Used to extract gold from raw ore, Mercury is a powerful neurotoxin. Long-term exposure, even at low levels, can damage the nervous system, impair cognitive development in children, and cause serious cardiovascular and reproductive problems. Due to its frequent use in artisanal and small-scale mining operations, vulnerable populations in low-income rural areas are at higher risk.
" Miners will not stop using mercury for gold extraction unless they get a readily available alternative that is also cost-effective.” Said Odukoya Abiodun Mary
ASGM is now the largest source of mercury emissions globally, according to the UN Environment Programme. Yet regulation and monitoring are limited in many parts of the Global South, where ASGM is often an economic lifeline for communities facing poverty and displacement. This study pushes a critical but overlooked consequence of that boom to the forefront: food systems are being contaminated, quietly and invisibly, by elevated levels of mercury in the air.

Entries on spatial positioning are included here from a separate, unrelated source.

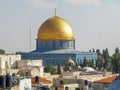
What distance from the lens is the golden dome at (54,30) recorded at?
54781mm

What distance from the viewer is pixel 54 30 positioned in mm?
54938

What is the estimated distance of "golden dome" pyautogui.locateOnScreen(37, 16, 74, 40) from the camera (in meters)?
54.8

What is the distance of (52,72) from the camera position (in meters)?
47.8

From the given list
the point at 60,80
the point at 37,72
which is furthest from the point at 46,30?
the point at 60,80

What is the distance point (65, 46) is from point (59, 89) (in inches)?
1116

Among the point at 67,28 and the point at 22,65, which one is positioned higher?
the point at 67,28

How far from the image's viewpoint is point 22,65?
46156 mm

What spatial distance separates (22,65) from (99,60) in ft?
43.4

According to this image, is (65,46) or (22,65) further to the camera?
(65,46)

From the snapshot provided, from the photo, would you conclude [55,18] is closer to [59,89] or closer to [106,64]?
[106,64]

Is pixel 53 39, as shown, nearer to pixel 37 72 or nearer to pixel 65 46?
pixel 65 46

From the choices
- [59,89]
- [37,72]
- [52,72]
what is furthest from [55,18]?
[59,89]

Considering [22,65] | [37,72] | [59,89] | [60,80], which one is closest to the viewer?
[59,89]

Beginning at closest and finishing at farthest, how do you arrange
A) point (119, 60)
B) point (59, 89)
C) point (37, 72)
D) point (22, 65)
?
point (59, 89) → point (37, 72) → point (22, 65) → point (119, 60)
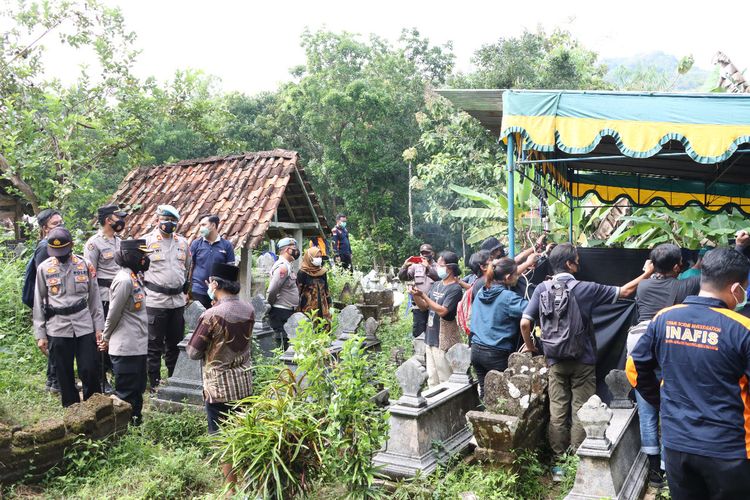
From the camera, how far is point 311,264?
302 inches

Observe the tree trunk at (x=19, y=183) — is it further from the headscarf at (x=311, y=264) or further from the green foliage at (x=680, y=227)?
the green foliage at (x=680, y=227)

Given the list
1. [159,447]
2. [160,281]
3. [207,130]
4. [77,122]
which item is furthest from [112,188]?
[159,447]

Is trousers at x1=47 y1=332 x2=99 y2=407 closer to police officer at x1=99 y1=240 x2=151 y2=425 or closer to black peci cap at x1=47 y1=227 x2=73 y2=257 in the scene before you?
police officer at x1=99 y1=240 x2=151 y2=425

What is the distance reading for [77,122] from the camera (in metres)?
10.7

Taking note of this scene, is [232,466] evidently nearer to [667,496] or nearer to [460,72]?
[667,496]

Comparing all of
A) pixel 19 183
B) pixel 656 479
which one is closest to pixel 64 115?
pixel 19 183

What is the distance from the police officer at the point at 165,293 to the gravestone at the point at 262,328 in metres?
0.82

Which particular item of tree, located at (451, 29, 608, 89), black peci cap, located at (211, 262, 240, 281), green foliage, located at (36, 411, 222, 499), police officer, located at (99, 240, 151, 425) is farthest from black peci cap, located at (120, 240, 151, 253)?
tree, located at (451, 29, 608, 89)

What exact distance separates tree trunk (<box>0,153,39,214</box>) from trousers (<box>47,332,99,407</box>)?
5.27 m

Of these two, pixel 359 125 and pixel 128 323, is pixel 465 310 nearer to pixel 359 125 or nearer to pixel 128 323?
pixel 128 323

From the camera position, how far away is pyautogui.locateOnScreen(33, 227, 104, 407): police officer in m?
5.71

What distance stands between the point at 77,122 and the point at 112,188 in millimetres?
17956

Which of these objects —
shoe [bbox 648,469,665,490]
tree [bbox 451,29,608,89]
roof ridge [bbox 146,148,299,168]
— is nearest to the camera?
shoe [bbox 648,469,665,490]

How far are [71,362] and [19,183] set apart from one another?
5.56 meters
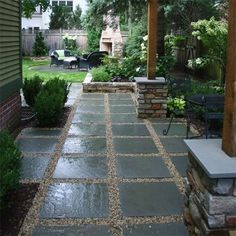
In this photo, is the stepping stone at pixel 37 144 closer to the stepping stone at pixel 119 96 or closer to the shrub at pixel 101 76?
the stepping stone at pixel 119 96

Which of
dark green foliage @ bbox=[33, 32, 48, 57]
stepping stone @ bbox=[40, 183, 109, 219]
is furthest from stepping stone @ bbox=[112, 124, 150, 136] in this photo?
dark green foliage @ bbox=[33, 32, 48, 57]

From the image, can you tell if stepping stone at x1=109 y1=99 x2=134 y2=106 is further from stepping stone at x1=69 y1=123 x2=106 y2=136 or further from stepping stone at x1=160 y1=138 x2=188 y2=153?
stepping stone at x1=160 y1=138 x2=188 y2=153

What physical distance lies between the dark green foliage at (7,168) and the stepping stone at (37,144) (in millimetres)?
1433

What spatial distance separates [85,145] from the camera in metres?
5.27

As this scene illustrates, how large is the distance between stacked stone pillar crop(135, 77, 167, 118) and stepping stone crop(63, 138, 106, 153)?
1.56m

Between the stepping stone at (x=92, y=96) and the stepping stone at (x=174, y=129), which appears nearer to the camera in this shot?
the stepping stone at (x=174, y=129)

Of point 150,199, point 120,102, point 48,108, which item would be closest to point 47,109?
point 48,108

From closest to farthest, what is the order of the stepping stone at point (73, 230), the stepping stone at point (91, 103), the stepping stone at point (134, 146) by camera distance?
the stepping stone at point (73, 230) < the stepping stone at point (134, 146) < the stepping stone at point (91, 103)

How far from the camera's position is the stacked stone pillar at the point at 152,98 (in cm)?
680

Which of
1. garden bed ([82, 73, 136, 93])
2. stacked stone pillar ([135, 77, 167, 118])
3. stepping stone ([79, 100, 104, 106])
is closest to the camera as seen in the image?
stacked stone pillar ([135, 77, 167, 118])

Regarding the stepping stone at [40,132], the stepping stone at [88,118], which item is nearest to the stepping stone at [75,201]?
the stepping stone at [40,132]

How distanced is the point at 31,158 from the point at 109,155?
36.7 inches

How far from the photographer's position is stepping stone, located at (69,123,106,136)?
5922 mm

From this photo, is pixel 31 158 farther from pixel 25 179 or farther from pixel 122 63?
pixel 122 63
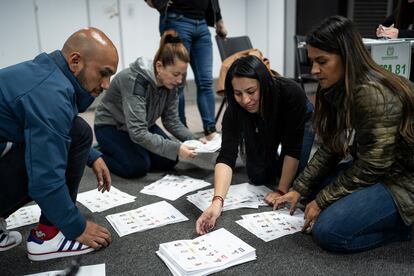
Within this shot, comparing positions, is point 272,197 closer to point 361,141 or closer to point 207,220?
point 207,220

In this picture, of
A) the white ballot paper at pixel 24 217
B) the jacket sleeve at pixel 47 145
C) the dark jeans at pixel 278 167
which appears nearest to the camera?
the jacket sleeve at pixel 47 145

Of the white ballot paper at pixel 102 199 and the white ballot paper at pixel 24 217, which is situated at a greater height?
the white ballot paper at pixel 24 217

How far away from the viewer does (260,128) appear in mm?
1864

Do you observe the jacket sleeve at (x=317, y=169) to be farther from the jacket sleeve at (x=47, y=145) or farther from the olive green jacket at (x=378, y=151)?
the jacket sleeve at (x=47, y=145)

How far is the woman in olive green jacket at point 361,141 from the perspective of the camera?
127cm

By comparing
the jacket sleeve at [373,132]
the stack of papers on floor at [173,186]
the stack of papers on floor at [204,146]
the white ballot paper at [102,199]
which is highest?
the jacket sleeve at [373,132]

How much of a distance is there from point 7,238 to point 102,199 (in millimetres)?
516

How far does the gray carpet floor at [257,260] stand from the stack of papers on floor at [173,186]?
1.18 ft

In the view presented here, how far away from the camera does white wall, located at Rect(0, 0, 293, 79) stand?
402 cm

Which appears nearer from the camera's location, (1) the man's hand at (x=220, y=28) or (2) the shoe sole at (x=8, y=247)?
(2) the shoe sole at (x=8, y=247)

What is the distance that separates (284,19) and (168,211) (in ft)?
12.8

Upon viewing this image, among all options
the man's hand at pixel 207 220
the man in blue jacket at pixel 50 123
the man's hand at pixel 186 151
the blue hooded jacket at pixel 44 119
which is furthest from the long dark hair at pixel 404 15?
the blue hooded jacket at pixel 44 119

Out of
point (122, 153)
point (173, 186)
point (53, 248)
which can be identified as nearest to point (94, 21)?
point (122, 153)

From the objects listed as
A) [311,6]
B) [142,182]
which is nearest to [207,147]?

The research is also a call to action for governments and international organizations tasked with enforcing the ‘Minamata Convention on Mercury’. Current monitoring strategies focus largely on water bodies, sediment, and seafood, not crops. This study shows those efforts are missing a key vector of exposure.
“Due to the toxicity of bioaccumulation and biomagnification potential of methylmercury, fish consumption in ASGM areas has been a major focus of epidemiological research in ASGM areas. Yet this work demonstrates that there are other dietary sources of mercury, and mercury from these different sources can have cumulative effects.”
The study concludes that new policies are urgently needed to monitor and mitigate airborne mercury exposure in agricultural regions near mining activities. Considering the rapid growth of artisanal and small-scale gold mining, millions of people across Africa, South America, and Asia may be facing long-term health risks from something as simple and essential as growing and consuming local foods.

Figure 2: Rudimentary gold extraction method used at this ASGM site and many others across the globe (left) and groundnuts (peanuts), one of the studied crops, collected at a farm adjacent to the ASGM site (right).